# Problem to solve:
Please state how many of the lines below contain the string "results", matching case exactly, and reply with that number alone.

# Data lines:
#####
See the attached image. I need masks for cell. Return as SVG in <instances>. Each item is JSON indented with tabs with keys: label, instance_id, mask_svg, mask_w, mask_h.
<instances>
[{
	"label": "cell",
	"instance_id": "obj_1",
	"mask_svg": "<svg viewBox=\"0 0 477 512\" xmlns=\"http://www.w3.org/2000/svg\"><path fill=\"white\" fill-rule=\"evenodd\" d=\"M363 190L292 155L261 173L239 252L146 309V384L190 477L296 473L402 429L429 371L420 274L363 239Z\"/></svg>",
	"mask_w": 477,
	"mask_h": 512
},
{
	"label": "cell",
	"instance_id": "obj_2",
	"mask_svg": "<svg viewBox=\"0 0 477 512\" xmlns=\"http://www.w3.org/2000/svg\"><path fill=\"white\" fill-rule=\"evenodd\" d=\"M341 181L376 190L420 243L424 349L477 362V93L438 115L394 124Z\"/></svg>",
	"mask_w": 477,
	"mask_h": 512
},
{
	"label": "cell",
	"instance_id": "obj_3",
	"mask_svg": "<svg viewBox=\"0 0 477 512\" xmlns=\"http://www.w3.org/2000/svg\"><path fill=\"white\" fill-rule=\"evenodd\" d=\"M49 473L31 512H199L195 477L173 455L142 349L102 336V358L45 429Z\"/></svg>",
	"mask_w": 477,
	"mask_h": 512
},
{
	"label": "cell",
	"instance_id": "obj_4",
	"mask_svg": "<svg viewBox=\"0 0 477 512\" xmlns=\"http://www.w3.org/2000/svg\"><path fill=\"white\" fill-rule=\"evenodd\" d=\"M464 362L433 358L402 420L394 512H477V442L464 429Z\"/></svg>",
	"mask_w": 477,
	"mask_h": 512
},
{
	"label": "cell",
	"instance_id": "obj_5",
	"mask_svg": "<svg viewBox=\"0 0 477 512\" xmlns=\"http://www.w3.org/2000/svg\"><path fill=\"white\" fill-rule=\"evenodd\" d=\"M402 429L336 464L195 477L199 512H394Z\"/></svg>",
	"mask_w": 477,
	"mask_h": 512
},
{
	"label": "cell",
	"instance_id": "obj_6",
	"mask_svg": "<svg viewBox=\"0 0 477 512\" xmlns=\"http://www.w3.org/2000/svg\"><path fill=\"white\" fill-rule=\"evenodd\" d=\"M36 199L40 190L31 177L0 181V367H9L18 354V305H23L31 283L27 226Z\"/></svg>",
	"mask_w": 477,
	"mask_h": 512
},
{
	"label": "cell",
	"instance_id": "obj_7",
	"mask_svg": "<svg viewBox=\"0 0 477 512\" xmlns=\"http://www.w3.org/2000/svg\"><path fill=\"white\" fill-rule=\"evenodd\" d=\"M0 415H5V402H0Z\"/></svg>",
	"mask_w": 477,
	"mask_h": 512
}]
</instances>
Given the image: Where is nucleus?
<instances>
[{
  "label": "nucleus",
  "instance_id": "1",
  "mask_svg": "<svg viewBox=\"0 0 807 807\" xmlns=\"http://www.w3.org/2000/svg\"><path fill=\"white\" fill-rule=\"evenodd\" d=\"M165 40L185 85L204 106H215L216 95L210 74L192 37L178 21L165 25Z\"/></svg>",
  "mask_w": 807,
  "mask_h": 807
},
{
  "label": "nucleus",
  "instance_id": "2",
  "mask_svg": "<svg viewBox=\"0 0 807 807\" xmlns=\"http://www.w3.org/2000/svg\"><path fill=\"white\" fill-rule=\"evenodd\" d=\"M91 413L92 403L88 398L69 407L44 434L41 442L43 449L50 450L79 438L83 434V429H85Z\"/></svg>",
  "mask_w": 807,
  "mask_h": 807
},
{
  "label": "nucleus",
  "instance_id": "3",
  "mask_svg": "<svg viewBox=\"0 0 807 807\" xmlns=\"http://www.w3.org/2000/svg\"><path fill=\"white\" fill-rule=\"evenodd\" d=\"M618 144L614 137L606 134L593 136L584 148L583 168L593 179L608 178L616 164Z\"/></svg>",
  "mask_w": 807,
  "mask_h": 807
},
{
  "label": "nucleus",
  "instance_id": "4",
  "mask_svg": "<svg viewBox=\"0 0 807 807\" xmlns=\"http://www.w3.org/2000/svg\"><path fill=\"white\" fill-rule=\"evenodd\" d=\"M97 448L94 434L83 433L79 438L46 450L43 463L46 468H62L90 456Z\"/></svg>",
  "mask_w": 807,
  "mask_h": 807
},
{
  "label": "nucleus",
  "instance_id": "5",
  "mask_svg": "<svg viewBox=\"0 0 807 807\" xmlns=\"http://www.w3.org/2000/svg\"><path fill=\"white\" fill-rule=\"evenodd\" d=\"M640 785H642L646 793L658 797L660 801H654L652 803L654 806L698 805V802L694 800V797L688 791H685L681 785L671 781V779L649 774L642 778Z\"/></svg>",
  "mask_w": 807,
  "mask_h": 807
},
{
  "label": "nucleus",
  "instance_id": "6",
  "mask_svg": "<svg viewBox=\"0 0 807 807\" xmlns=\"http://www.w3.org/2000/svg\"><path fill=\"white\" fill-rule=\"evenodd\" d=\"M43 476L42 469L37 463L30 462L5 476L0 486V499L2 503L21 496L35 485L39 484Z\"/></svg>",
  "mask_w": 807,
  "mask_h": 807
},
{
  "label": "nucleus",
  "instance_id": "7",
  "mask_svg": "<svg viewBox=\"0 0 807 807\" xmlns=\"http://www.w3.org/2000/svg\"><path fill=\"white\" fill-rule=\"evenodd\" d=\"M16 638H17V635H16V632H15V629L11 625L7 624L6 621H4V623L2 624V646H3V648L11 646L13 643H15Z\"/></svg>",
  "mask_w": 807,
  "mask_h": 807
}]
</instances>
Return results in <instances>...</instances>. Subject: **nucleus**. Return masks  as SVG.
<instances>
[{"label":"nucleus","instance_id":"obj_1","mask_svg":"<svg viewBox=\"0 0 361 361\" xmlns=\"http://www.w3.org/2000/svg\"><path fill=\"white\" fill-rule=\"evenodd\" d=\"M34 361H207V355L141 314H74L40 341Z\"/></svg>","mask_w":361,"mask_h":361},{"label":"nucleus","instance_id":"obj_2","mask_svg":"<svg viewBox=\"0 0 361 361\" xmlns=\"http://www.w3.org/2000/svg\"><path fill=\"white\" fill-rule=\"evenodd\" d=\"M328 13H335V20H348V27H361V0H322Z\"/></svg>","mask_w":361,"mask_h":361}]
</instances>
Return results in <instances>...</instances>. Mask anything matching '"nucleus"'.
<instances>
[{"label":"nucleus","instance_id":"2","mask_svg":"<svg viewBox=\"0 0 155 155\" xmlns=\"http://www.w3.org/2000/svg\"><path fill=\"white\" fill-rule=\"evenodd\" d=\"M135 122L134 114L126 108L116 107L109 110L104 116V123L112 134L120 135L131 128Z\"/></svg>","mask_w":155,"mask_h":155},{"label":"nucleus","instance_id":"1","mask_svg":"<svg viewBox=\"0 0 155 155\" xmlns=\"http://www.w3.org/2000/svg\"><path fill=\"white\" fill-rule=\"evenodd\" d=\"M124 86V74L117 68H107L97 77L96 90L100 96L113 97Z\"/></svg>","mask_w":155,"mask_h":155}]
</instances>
#####
# Result of this task:
2